(From left) Jim Duffett, executive director of Campaign for Better Health Care, Anne Filipic, president of Enroll America and Dave Elin, state director of Enroll America discuss the Affordable Care Act with the Sun-Times Editorial Board. | Rich Hein/Sun-Times
Updated: November 28, 2013 6:43AM
Other than its gremlin-infested website, everything about Obamacare is working “great,” former White House health care adviser Ezekiel Emanuel said on the radio the other day.
Emanuel, who happens to be the Chicago mayor’s brother, was talking through his hat.
But, then again, so is every outraged Obamacare critic who points to this poor fellow who lost his employee insurance or that poor woman who lost her family doctor.
Everybody is waging war by anecdote — some true tales, some whoppers — because that’s all anybody’s got. Blind boosterism clashes with knee-jerk naysaying.
Truth is, the Affordable Care Act’s federal website is so miserably dysfunctional that nobody really knows how successful — or what an abject failure — Obamacare will be once millions of uninsured and underinsured Americans can get online, sort out their options without getting a headache and make their decisions.
Judging Obamacare will take patience, yet we are reminded of Minnesota Sen. Al Franken’s facetious campaign cheer: “What do we want? Patience! When do we want it? Now!”
All that said, it would be foolish — blind boosterism at its worst — to ignore some early warning signs:
† Inadequacies of the federal website could deter enrollment by young, healthy people, whose participation is crucial for the program to work.
† In some communities, particularly rural areas, plans offered by insurance companies might not be attractive enough to persuade people to enroll, either because costs are too high or provider networks are too restricted.
† Some folks are complaining they will lose insurance through their employers.

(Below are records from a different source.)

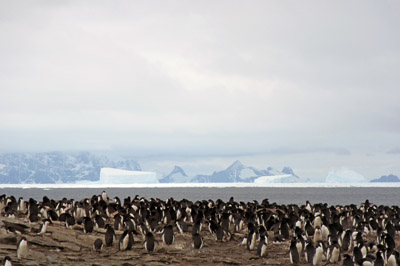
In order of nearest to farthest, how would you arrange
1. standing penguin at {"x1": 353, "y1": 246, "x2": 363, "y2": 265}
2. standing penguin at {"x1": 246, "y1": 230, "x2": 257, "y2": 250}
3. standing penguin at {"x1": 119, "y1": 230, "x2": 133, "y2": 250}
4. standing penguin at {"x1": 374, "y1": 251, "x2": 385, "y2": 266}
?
standing penguin at {"x1": 374, "y1": 251, "x2": 385, "y2": 266}, standing penguin at {"x1": 353, "y1": 246, "x2": 363, "y2": 265}, standing penguin at {"x1": 119, "y1": 230, "x2": 133, "y2": 250}, standing penguin at {"x1": 246, "y1": 230, "x2": 257, "y2": 250}

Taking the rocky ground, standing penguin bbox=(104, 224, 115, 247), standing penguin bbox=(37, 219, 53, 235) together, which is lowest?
the rocky ground

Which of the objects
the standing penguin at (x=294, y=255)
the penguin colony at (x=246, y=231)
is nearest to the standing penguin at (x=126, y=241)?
the penguin colony at (x=246, y=231)

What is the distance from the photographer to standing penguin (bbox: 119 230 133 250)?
18.6 m

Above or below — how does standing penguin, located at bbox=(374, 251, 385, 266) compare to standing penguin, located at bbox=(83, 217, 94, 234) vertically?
below

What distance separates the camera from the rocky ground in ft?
55.8

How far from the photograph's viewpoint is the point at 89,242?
19.2 meters

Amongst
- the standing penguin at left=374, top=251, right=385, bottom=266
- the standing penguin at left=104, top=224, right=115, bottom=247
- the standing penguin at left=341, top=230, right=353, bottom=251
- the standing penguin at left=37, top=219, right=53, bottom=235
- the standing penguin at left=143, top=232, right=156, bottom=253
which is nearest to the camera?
the standing penguin at left=374, top=251, right=385, bottom=266

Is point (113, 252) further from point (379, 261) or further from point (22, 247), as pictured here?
point (379, 261)

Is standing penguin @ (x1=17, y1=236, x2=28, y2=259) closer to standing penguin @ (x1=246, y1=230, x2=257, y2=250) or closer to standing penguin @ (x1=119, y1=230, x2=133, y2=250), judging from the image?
standing penguin @ (x1=119, y1=230, x2=133, y2=250)

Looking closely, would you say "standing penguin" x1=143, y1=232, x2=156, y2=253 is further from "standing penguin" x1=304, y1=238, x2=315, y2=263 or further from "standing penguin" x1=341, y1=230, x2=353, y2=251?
"standing penguin" x1=341, y1=230, x2=353, y2=251

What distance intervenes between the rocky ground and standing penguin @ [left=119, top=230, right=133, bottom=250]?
0.20 m

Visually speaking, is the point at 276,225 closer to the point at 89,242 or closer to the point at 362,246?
the point at 362,246

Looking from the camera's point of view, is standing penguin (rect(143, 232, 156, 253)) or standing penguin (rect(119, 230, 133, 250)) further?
standing penguin (rect(119, 230, 133, 250))

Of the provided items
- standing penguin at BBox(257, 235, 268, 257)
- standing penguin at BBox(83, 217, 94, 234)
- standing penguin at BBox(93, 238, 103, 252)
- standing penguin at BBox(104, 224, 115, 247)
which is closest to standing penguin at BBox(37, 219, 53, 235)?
standing penguin at BBox(83, 217, 94, 234)
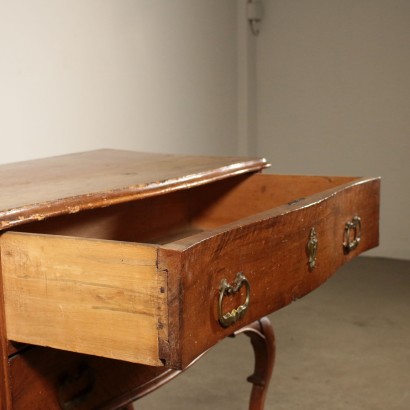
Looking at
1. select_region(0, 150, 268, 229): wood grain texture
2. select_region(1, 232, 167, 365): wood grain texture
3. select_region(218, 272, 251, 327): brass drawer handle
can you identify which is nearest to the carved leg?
select_region(0, 150, 268, 229): wood grain texture

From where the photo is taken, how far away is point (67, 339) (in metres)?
1.21

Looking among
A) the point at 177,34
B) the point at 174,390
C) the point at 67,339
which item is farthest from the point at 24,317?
the point at 177,34

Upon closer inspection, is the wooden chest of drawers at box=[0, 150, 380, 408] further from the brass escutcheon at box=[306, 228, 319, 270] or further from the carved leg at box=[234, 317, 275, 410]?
the carved leg at box=[234, 317, 275, 410]

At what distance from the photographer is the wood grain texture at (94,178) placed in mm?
1331

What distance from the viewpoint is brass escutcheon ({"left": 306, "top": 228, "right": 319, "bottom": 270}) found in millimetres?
1554

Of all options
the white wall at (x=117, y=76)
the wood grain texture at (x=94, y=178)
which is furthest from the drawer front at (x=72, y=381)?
the white wall at (x=117, y=76)

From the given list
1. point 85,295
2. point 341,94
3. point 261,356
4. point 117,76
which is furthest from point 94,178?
point 341,94

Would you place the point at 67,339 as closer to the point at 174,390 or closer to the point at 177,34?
the point at 174,390

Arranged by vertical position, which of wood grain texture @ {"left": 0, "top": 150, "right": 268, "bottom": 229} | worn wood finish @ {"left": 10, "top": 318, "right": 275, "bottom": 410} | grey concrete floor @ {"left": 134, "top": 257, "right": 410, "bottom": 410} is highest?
wood grain texture @ {"left": 0, "top": 150, "right": 268, "bottom": 229}

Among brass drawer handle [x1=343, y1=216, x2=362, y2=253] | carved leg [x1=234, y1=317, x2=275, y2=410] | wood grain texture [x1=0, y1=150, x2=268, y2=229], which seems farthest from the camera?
carved leg [x1=234, y1=317, x2=275, y2=410]

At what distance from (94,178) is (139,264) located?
588mm

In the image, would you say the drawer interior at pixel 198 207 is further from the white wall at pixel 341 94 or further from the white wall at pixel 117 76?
the white wall at pixel 341 94

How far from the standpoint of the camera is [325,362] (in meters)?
3.09

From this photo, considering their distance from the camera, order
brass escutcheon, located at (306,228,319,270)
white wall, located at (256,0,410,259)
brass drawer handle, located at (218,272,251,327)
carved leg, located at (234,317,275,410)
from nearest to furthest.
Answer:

† Illinois never set up its own state insurance marketplace and now is at the mercy of the screwed-up federal website. Also, Illinois needs a system in place to review insurance rates, as other states are doing.
In Obamacare’s defense, it helps to remember that virtually every major social program in American has suffered a rough rollout. Medicare did. So, more recently, did Medicare Part D, which provides prescription drug coverage. Critics at the time demanded that the plug be pulled. But Medicare and Medicare Part D were fixed and now are popular.
Anne Filipic, president of Enroll America, a non-profit whose mission is to sign up as many uninsured Americans as possible, reminded the Sun-Times Editorial Board Friday that only about 18,000 people enrolled in the first two months of Massachusetts’ prototype of Obamacare. The process of educating many people about the most basics things, such as what an insurance premium is, took time. But after the first year, roughly 180,000 people were enrolled.
Worries that young, healthy people are shying away from the Affordable Care Act also might be overblown. In Connecticut, one of the states that set up its own marketplace, a third of those who enrolled in the first 10 days of Obamacare were age 18 through 35.
Since the Affordable Care Act opened for business on Oct. 1, 700,000 people have applied for coverage. It’s worth remembering that the goal of the program was to provide coverage for people who wanted it but couldn’t get it on the private market. And critics who campaigned on “repeal and replace” have yet to offer a better alternative.
Some Democrats in Congress and most Republicans are calling for a one-year delay in the requirement that individuals sign up for health insurance by March 31 or pay a penalty. That’s jumping the gun.
In a couple of more months, we’ll all know better whether the Obama adminstration has fixed that confounded website and the program is moving along nicely, or big fixes are needed and deadlines should be pushed back.